Aria Aber | |
Birth Place: | Germany |
Nationality: | American |
Aria Aber (born 1991)[1] is an American poet and writer based in Los Angeles, California.
Aber was raised in Germany, where she was born to Afghan refugees.[2] Her poems have appeared in The New Yorker, The New Republic, and The Kenyon Review.
Aber has received awards and fellowships from Kundiman,[3] the Wisconsin Institute of Creative Writing,[4] and the Whiting Foundation.[5] Aber was the spring 2020 Li Shen Visiting Writer at Mills College.[6] She was formerly a Stegner Fellow in Poetry at Stanford University.[7] She is married to fellow writer Noah Warren; their wedding was officiated by Louise Glück, who was one of Aber's teachers at the Stegner Fellowship.[8] [9]
Aber's first full-length collection Hard Damage, which won the Prairie Schooner Book Prize in Poetry, was published in September 2019 by University of Nebraska Press.[10]
In a review at the Los Angeles Review of Books, Claire Schwartz wrote, "Hard Damage—which elaborates a constellation of beauty and terror between Afghanistan, Germany, and the United States—is vexed by the meanings of bringing across."[11]

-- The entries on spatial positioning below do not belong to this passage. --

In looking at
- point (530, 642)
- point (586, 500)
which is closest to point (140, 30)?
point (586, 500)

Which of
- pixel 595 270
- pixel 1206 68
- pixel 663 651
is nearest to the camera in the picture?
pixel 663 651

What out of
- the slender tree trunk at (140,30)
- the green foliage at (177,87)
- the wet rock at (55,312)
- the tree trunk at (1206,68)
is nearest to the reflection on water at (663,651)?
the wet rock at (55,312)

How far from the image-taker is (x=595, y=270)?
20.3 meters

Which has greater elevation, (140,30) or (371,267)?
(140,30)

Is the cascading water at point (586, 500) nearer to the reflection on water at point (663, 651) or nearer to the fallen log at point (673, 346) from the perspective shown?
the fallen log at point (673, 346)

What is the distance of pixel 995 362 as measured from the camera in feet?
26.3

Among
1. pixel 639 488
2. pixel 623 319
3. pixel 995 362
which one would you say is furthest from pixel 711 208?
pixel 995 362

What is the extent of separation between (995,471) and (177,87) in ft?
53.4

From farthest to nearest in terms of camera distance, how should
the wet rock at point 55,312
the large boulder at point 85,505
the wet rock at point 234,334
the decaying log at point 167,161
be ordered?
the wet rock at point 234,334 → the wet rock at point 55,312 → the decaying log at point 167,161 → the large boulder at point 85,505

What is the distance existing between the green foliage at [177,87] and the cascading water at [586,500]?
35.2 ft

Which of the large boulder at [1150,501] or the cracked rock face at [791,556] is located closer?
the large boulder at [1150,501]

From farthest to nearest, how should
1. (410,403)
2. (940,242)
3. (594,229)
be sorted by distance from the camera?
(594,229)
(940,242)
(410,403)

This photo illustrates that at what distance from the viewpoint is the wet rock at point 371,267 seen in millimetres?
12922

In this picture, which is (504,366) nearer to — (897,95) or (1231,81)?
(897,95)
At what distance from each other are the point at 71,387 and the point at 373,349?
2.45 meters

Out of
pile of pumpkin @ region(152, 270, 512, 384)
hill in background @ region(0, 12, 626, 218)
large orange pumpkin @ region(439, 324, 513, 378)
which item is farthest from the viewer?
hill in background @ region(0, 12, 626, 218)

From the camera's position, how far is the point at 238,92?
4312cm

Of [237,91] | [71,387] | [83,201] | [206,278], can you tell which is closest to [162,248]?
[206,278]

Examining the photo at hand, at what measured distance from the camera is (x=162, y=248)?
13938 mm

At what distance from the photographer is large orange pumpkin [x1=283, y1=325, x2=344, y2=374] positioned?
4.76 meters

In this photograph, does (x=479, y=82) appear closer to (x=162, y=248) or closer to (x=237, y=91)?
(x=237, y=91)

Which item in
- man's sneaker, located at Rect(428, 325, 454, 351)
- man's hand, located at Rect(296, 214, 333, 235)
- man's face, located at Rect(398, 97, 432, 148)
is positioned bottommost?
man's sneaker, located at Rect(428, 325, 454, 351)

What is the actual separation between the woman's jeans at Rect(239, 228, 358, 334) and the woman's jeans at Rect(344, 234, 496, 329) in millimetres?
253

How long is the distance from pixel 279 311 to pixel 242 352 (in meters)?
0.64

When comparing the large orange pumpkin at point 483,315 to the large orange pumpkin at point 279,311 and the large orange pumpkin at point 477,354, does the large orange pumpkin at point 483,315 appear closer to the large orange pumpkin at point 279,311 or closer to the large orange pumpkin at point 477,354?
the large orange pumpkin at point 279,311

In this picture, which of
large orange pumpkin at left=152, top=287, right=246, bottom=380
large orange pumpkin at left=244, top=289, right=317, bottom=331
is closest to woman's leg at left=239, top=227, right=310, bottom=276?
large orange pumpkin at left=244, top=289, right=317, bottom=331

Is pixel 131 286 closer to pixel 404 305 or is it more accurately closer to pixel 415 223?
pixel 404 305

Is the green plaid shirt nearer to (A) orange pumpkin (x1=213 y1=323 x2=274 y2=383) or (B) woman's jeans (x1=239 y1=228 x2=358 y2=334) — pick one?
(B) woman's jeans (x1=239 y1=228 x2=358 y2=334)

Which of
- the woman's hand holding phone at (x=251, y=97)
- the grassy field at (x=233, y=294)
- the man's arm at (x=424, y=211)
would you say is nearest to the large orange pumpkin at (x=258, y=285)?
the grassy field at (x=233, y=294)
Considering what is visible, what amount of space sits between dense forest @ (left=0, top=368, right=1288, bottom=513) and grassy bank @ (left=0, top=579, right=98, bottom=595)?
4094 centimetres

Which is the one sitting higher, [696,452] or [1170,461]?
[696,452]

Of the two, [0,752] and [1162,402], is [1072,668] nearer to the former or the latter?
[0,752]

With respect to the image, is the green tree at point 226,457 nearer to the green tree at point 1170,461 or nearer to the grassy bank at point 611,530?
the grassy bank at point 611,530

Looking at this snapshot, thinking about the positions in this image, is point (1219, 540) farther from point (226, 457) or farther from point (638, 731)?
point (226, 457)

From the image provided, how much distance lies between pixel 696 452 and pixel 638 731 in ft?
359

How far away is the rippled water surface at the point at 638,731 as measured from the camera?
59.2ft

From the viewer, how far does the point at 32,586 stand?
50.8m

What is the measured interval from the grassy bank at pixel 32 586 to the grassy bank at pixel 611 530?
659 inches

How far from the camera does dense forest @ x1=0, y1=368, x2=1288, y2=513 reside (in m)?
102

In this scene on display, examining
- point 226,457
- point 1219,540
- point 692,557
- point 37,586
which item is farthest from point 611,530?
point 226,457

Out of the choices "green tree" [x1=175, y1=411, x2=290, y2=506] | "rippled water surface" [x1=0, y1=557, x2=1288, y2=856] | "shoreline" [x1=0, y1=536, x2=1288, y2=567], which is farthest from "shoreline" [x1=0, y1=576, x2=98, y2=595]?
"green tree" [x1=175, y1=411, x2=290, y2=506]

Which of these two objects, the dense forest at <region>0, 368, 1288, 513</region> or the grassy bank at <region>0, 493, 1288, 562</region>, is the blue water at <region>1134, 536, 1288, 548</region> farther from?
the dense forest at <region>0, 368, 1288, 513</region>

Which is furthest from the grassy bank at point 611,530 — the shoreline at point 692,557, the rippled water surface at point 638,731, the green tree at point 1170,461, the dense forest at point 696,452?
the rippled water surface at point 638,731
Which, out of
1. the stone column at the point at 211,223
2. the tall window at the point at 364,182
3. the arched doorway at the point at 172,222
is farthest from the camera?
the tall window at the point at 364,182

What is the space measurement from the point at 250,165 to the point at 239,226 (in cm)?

In an interview at The Yale Review, Aber has stated, "Especially the English language is political, because it has operated as a colonizing force in many places around the world, and changed global indigenous languages forever, if not completely eradicated them. If poetry is “the soul of a nation” (this quote is attributed to T.S. Eliot, though I cannot fact-check the source), and our nation is an empire actively participating in displacement and warfare, it feels only natural to me that these topics surface in poetry."[2]